_ESERCIZI DA SVOLGERE_.
**A)** Quali nomi propri compaiono nel brano sul tornare indietro nel tempo? Elencali tutti.
**B)** Rispondi a ciascuna domanda sul brano sul tornare indietro nel tempo, una per riga:
(i) Su quale piattaforma si trova il canale di Andrea Bruno?
(ii) Di chi è firmato il brano?
(iii) A quale pietra preziosa viene paragonata la vita ritrovata?
**C)** Prosegui il brano sul tornare indietro nel tempo a partire dalla sua ultima frase, con lo stesso tono lirico.

_BRANO DI PARTENZA_.
════════════════════
Adesso, Andrea Bruno del canale YouTube L’IMPERO DEL CINEMA mi dedica un video.
Sono commosso davvero di cuore. Ogni altra parola di ringraziamento ho ad Andrea rivolto doverosamente in privato.
Ora, dopo tanto essere provato, sono solo… sinceramente stupefatto e incantato. Grazie mille!
di Stefano Falotico
Indietro nel tempo, DOPO LA MORTE e oltre, prima della nostra (ri)nascita
Indietro nel tempo
Bagliori intermittenti ed emozioni fuggevoli di un me che parve svanito, e or riluccica estasiato, bramoso di baciar il mondo nel suo ventre e mordere gli ardori che volarono via, immolandomi alla bellezza e a un’alta felicità sovrana, scevra dal dolore e riscaturita laddove pensai che l’avessi persa. Oh, vita perduta, anche in me temuta, ribatti scalpitante e rivivi in ipnotico ballo della mia anima festante, leggiadramente ancor amante, lucida come il più pregiato diamante, dissanguata e spolpata, adesso a fonti battesimali di me restaurato rinnovata.
════════════════════
_ESTRATTI DEI RECORD_.
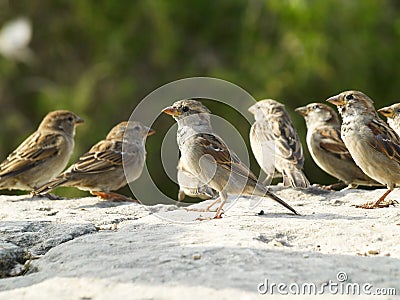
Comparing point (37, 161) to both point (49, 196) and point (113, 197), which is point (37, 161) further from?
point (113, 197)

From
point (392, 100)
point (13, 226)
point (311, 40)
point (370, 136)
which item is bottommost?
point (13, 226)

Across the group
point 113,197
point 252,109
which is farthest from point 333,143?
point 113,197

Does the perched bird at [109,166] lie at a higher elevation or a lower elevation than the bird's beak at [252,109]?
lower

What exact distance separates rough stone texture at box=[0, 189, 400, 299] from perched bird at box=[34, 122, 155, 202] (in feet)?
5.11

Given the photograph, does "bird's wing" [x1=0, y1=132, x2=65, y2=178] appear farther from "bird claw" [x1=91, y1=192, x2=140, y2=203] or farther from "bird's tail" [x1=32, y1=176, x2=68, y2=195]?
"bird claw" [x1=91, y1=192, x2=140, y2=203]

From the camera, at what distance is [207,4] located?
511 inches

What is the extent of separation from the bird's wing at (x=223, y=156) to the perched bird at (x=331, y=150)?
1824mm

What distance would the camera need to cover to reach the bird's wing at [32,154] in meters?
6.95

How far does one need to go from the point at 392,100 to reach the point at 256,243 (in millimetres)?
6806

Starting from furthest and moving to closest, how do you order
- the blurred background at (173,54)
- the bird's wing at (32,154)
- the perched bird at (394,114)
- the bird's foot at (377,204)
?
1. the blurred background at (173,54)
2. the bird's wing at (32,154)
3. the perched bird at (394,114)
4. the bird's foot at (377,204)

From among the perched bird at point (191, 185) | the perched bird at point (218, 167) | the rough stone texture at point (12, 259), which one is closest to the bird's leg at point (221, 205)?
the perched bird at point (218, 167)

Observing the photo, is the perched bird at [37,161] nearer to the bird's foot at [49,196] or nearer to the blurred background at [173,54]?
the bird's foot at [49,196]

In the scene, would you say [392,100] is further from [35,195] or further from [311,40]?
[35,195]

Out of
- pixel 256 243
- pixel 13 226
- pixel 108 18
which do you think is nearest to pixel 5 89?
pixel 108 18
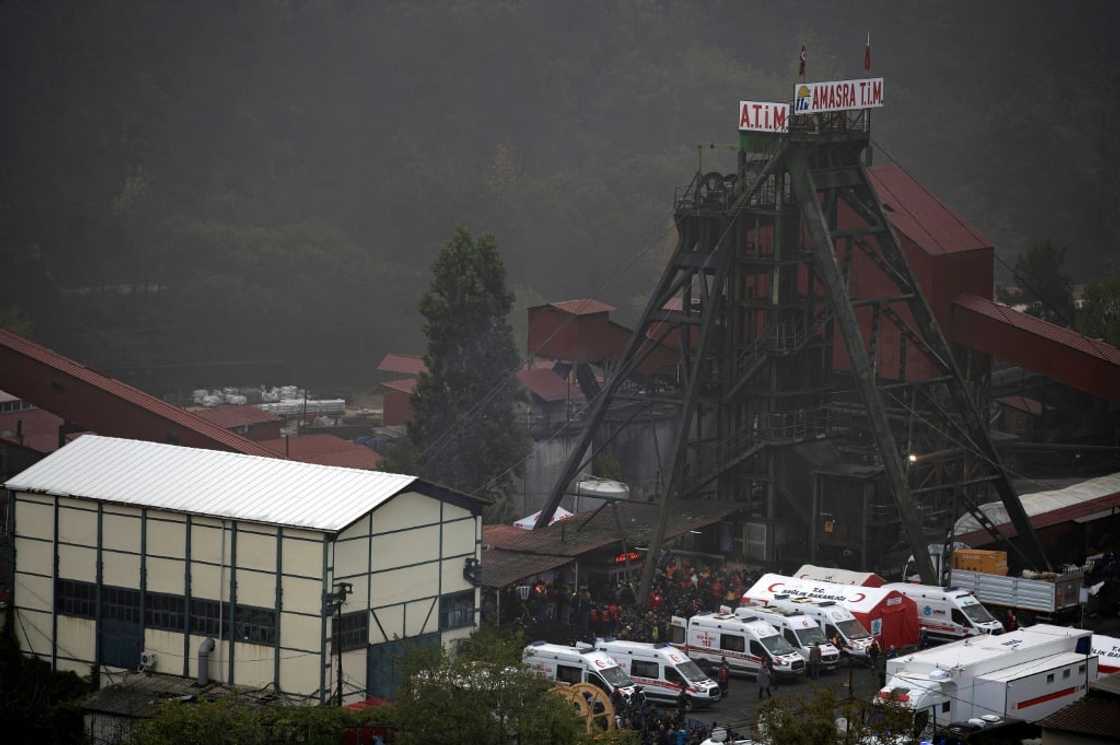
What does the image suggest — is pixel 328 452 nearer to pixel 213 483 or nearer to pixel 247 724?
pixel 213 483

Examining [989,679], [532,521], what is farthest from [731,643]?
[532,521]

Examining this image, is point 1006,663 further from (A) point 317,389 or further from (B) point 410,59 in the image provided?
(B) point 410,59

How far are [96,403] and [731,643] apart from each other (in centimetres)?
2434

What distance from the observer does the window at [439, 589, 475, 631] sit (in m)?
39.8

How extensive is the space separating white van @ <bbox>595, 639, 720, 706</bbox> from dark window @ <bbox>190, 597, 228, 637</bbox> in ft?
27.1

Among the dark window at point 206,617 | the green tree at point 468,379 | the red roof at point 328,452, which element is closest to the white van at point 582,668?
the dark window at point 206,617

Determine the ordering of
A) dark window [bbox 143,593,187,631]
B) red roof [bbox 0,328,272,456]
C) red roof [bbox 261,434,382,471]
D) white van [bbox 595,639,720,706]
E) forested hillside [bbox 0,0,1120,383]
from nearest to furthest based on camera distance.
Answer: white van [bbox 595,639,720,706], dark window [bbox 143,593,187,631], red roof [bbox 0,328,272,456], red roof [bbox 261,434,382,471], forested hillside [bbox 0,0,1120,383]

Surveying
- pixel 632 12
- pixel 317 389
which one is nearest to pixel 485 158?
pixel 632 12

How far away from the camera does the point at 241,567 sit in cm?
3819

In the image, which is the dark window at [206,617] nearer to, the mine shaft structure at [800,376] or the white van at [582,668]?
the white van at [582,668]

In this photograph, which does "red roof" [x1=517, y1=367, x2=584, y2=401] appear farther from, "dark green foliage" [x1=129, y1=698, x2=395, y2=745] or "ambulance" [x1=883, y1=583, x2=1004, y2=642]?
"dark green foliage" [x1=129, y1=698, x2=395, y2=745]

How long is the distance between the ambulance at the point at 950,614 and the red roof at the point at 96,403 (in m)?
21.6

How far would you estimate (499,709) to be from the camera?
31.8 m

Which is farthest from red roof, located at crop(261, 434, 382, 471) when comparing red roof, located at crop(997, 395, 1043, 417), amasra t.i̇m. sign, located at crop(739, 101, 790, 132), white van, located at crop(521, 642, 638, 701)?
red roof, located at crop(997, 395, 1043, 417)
════════════════════
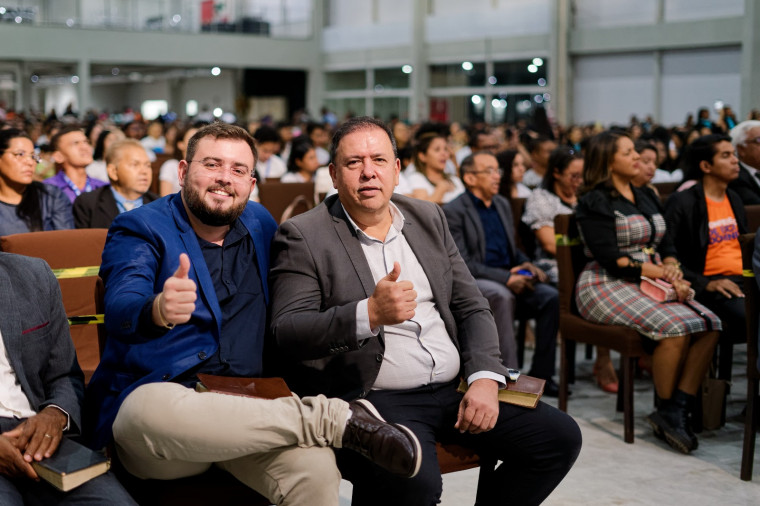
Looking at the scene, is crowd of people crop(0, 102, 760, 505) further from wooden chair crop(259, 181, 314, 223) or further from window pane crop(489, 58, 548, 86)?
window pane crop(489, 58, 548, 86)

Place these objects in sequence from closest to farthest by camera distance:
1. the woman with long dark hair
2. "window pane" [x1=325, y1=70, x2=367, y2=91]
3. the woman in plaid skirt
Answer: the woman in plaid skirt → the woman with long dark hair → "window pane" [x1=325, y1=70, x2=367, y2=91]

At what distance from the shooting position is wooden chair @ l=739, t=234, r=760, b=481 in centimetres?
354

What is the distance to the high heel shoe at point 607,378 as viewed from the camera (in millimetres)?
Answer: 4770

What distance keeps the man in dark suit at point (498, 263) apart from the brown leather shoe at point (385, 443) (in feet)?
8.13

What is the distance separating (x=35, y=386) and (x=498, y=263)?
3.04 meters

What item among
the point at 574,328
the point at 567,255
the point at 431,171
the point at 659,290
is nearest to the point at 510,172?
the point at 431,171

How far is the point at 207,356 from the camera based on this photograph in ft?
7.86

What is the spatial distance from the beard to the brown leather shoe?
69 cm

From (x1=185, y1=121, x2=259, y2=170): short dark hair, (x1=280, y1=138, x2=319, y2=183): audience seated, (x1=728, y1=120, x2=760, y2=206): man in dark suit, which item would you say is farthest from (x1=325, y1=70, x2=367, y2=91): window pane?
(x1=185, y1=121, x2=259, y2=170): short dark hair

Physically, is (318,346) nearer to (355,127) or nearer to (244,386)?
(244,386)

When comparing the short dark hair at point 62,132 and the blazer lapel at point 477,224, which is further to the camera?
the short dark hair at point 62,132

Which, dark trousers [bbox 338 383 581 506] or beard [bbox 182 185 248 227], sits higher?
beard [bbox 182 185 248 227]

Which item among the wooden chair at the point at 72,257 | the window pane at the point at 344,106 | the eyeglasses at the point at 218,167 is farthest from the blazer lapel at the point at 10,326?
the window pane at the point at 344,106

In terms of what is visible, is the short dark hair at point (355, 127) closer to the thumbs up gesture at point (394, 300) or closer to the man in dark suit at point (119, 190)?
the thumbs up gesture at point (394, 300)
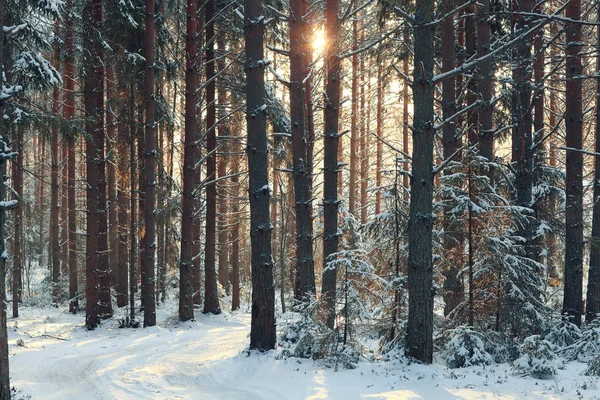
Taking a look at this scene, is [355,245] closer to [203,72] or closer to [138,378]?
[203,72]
════════════════════
_RISULTATI_.
**A)** Andrea Bruno, YouTube, L’IMPERO DEL CINEMA, Stefano Falotico

**B)**
(i) YouTube
(ii) Stefano Falotico
(iii) Il diamante

**C)**
Per tutto questo tempo, oh sì, scomparve l’estasi, il brio della leggerezza del vivere tramutò in mugugnante apatia, in borbottii melanconici di torpori glaciali si bloccò il mio cuore rattristato, e vanamente inseguii la felicità, perdendo il senno nella brace di sogni arsi, che si stan ridestando nella lor potenza però ancor fugace. Rinascenza, ricoglimi splendente ove d’anima poco suadente perii disamorato in languore ardente. Abbagliami di nuovo, vita, e suda con me in passioni che brucino di verità e soffice manto prelibato d’un tempo adesso sorpassato, nei suoi strazi scuoiato e così spossato. Qui or righermito in abbacinante, gaudente abbraccio.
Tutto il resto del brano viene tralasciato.